*Excerpt from a dataset*
^^^^^^^^^^^^^^^^

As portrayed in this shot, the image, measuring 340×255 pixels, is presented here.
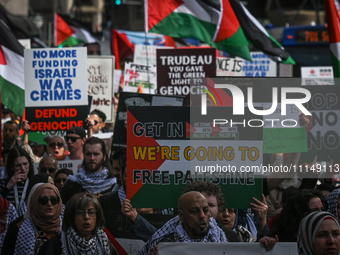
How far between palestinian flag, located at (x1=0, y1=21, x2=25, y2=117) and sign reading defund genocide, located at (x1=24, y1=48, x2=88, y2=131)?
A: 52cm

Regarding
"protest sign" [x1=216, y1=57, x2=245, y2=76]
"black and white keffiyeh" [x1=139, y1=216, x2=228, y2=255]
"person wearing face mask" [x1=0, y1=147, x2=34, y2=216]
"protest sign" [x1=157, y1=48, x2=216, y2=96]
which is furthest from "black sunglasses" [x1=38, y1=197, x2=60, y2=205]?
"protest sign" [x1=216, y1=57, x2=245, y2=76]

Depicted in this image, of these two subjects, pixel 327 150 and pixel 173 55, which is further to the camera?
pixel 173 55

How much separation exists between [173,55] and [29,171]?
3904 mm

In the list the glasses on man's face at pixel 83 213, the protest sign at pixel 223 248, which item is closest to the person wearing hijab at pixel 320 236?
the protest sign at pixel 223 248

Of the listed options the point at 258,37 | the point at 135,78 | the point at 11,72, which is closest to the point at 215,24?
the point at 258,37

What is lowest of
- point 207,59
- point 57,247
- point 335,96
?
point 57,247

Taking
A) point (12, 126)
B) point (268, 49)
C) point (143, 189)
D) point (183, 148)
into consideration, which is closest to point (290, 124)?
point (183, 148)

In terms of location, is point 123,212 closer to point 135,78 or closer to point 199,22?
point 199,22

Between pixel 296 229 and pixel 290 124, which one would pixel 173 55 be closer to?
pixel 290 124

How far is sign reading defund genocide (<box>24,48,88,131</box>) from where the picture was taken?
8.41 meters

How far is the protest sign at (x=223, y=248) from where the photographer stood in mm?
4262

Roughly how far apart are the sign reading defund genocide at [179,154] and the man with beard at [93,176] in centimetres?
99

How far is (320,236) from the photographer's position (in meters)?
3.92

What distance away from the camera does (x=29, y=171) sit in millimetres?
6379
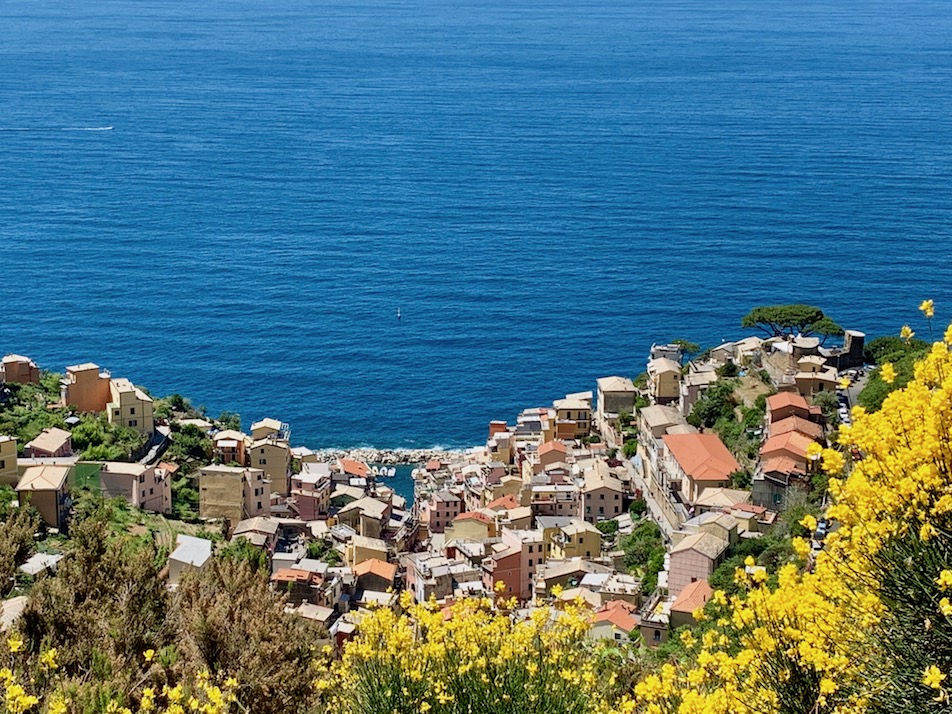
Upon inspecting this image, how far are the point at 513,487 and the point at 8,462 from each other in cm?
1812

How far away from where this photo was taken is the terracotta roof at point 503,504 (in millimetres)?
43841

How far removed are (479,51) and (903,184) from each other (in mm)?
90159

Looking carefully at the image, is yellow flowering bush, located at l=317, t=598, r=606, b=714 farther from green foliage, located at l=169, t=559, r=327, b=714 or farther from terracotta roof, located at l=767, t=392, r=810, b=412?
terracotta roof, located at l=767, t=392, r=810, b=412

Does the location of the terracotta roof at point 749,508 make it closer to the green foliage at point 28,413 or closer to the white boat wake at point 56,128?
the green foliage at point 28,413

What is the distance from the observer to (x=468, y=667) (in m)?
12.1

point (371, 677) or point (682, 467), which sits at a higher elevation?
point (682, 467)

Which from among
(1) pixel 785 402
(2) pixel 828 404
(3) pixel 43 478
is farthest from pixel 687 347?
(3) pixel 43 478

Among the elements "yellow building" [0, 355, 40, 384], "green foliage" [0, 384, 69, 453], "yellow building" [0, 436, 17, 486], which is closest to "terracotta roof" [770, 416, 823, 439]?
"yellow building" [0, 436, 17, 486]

^^^^^^^^^^^^^^^^

*SET TASK*
Rewrite the rows from the line containing "Among the elements" through the end of the rows, keeping the requests and adding 36 to every coordinate in the answers.

*COMPLETE ANSWER*
Among the elements "yellow building" [0, 355, 40, 384], "green foliage" [0, 384, 69, 453], "yellow building" [0, 436, 17, 486], which is closest to "terracotta roof" [770, 416, 823, 439]?
"yellow building" [36, 472, 53, 522]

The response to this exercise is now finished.